Манера Ли была того грубого и готового вида, который всегда действует на присяжных. Однажды, после очень острой перекрестной проверки, свидетель обвинил его в суровости к тому, кто был его родственником. «Почему, как ты это объяснишь», — сказал Ли. Человек изложил генеалогию. «Ну, — сказал Ли, — я думаю, ты прав. Я только хочу, мой добрый четвероюродный или пятиюродный брат, чтобы ты сказал немного правды ради чести семьи; ибо ни одного слова правды ты еще не сказал».
Даже этот способный человек ездил много лет в Йорк без единого дела; и даже тогда начал только с бурлескного дела, сфабрикованного его коллегами-адвокатами.
Точность воспоминаний, очевидно, имеет особое значение в адвокатуре; но профессия иногда демонстрировала удивительные примеры этой способности. Лорд Элдон говорил о силе памяти главного судьи Де Грея как о необычайной. Де Грей так страдал от подагры, что приходил в суд с обеими руками, обернутыми фланелью. Он, таким образом, не мог делать заметки. «И все же я знал его, — сказал лорд Элдон, — судящим дело, которое длилось девять или десять часов, а затем, по памяти, суммирующим все доказательства с величайшей правильностью. Когда адвокат предлагал какое-либо указание на его неточность, его ответом было: «Я уверен, что я прав; обратитесь к записям вашего стенографиста»; и он неизменно оказывался прав». Подобной способностью обладает тот очень выдающийся человек, лорд Линдхерст.

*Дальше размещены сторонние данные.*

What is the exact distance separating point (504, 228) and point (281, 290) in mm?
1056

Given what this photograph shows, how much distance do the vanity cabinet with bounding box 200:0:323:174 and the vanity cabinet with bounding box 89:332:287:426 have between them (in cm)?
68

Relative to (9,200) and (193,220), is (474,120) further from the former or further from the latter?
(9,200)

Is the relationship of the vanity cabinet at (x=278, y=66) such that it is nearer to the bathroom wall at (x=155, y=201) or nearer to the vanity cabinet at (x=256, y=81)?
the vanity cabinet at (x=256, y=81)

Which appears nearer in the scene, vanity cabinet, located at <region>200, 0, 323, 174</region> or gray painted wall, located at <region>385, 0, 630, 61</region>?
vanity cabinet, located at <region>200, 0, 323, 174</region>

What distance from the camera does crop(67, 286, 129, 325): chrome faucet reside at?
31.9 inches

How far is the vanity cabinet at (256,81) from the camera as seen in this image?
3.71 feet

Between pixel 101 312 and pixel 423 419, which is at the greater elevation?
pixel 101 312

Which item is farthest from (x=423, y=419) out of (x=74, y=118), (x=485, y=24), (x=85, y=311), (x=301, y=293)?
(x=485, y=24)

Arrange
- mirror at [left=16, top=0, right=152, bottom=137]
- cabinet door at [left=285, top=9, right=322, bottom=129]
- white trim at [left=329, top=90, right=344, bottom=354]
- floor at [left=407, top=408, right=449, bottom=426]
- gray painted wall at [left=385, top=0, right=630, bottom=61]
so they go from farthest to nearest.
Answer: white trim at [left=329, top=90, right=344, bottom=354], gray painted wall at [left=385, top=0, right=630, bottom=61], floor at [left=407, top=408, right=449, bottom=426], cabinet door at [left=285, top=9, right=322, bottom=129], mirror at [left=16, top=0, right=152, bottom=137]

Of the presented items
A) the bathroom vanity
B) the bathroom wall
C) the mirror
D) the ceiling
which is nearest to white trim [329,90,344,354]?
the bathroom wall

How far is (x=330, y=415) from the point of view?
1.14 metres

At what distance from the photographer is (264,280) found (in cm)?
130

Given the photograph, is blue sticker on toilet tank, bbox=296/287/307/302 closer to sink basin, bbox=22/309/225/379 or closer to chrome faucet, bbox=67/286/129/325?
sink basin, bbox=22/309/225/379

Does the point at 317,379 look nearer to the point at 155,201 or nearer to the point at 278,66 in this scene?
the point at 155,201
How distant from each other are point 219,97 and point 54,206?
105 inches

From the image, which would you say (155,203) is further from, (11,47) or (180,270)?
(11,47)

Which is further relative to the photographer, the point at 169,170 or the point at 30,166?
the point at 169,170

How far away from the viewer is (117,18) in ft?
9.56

Примечательно, что ни один из счастливых случаев, которые подняли так много посредственных людей к процветанию, никогда не случался со Скоттом, которому, однако, суждено было подняться к такому богатству и известности. Его первые шаги в жизни можно было считать почти крахом. Он оставил свой колледж, где обеспечил себе по крайней мере существование; и он оставил его ради профессии, пословично опасной, и в которой целыми годами он ничего не зарабатывал. В этот период, также, когда едва мог содержать себя, он сбежал с бесприданницей; и таким образом начал мир не просто беспомощным, но с новым грузом, который сломил много сильных умов. Мнение каждого, кто интересовался им, было таково, что этот брак был фатальным для всех его перспектив. Это неизбежно заставило его отказаться от всех университетских целей; и мы помним, что видели в печати фрагмент письма его старшего брата (впоследствии лорда Стоуэлла) другу, в таких словах: «Видели ли вы, что сделал мой глупый брат? Он совершил побег; он совершенно разорен». Мнение Мойзеса, его школьного учителя, было столь же решительным: «Джек Скотт сбежал с Бесси Сёртис, и бедный парень погублен».
Скотт поступил студентом в Миддл-Темпл в январе 1773 года. Через шесть лет, каков был его прогресс? У нас есть это письмо от лорда Стоуэлла около 1779 года: «Дела очень плохи у бедного Джека, очень плохи, действительно, и, как следствие, он не очень оживлен. Я искренне желаю, чтобы дела немного прояснились, или он будет искренне сыт по горло своей профессией. Я делаю все, что могу, чтобы поддерживать его дух, но он очень мрачен. Но тсс, ни слова об этом жене твоей груди».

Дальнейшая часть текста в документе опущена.